== SOURCE PASSAGE ==
Eter Kharaishvili, TSU Professor, PhD in Economics, Head of Microeconomics Department at TSU is leading the research project on adapted diversification in the fields of farming and viticulture. The research was undertaken at the Microeconomics Department of the Faculty of Economics and Business with significant support from the Ministry of Agriculture of Georgia. Currently, the research team is working within a framework of shortlisted and financed projects such as “Farming diversification opportunities – the EU models and challenges in Georgia”. The academic research team includes Marina Chavleishvili, Marina Natsvaladze, Ia Natsvishvili, Ineza Gagnidze, as well as Assistant Professor, Tamar Lazariashvili. Additionally, the following students in the Faculty are contributing to the research: Ana Lomouri, Rusudan Gurashvili, and Salome Ekizashvili.

In Eastern European countries, from 3.4-hectare to 9.0 – hectare lands are used for farming; in Central Asia this figure runs from 1.5 to 5.0 hectares; and in Georgia, 75% of farms are 1 to 5 hectares. In Eastern European countries, the number of people employed in agriculture has continually decreased, contrary to the tendency in Central Asian countries and Georgia.

This indicates that diversification would be an effective strategy for integrating Georgian food and wine products into the global farming market. Because of its location, Georgia is a hub between Europe and Asia, and for this reason forming a diversified economy combining several sectors is a rational choice. A new economic model should ensure the preservation of our cultural identity, the achievement of self-sufficiency in major food products, an effectively functioning transportation and energy corridor, and increased public well-being. Studying agricultural diversification in Georgia greatly contributes to its economic transformation.

The team came to several significant conclusions. Qualitative research revealed findings that show how farmer survival strategies may interfere with the development of the sector’s expansion and restructuring. There is poor coordination between farmers and market agents; matching product types is limited; only a small number of farmers are knowledgeable about the farming industry; farmers are poorly qualified and there is little information for them on diversification possibilities; farming plots are divided, and the land market is low, with limited expansion possibilities. Wine market diversification strategies need to be changed, but there is no sound statistical data or analytical information on farming, which makes it difficult to undertake proper research on this sector or to make any well-informed significant decisions. Finally, there is no legal basis for stimulating market expansion and strategic development.

The research team drafted key recommendations for diversification in the wine industry, and how to apply European models in Georgia. The research shows that it is vitally important to improve the structure of grape supply by varietal alignment of wine and table grapes; to improve coordination between small farmers; when forming farmers’ economic cooperation groups, adopt relevant rules and regulations; ensure the effective provision of modern theoretical knowledge and technological information to farmers and ensure effective information sharing. Furthermore, it is necessary to work out a strategy for cold storage facilities and the expansion of small wineries; the diversification of the Georgian wine market should be implemented at the traditional market level while reducing its dependence on volatile markets; additional measures should be taken to maintain diversification / expansion of the wine market on strategic markets (including USA, China, Great Britain and Poland); and a strategy of wine market diversification should be created for new markets (Baltic States, Japan).

== GIVEN TASK A ==
Find every line in the listing that contains the word "wooden", and copy each of those lines.
The text and the listing are unrelated.

== EXCERPTED RECORDS ==
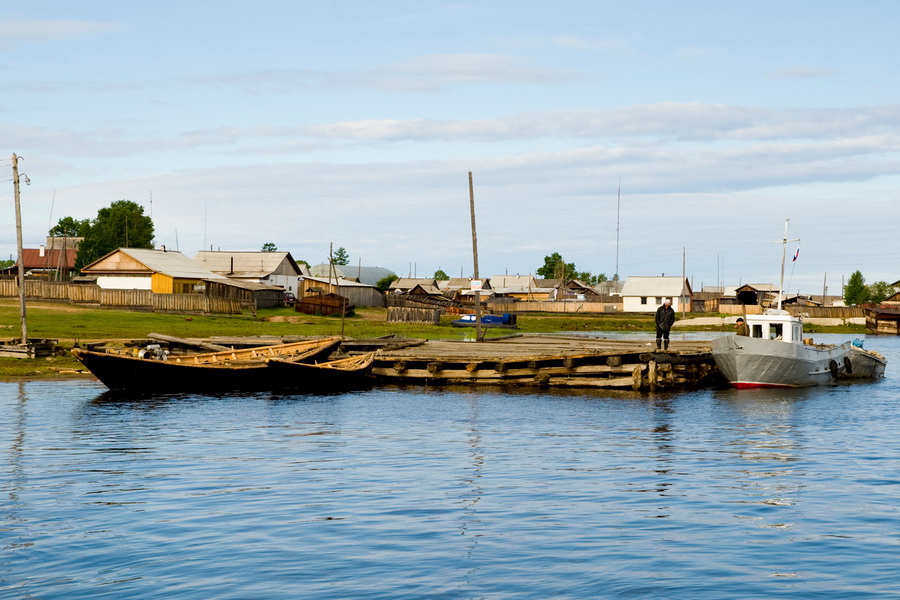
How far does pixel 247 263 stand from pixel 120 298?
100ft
--
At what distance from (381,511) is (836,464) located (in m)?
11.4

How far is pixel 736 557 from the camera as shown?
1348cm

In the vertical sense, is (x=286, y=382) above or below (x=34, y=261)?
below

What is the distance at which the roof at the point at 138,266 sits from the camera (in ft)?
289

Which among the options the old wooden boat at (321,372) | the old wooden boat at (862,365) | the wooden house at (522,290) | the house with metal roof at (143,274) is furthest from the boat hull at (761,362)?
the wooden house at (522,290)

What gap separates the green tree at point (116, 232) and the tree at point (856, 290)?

== GIVEN TASK B ==
According to the passage on farming diversification in Georgia, what percentage of farms in Georgia are 1 to 5 hectares?

== RESPONSE A ==
Which among the options the old wooden boat at (321,372) | the old wooden boat at (862,365) | the wooden house at (522,290) | the house with metal roof at (143,274) is furthest from the boat hull at (761,362)?
the wooden house at (522,290)

== RESPONSE B ==
75%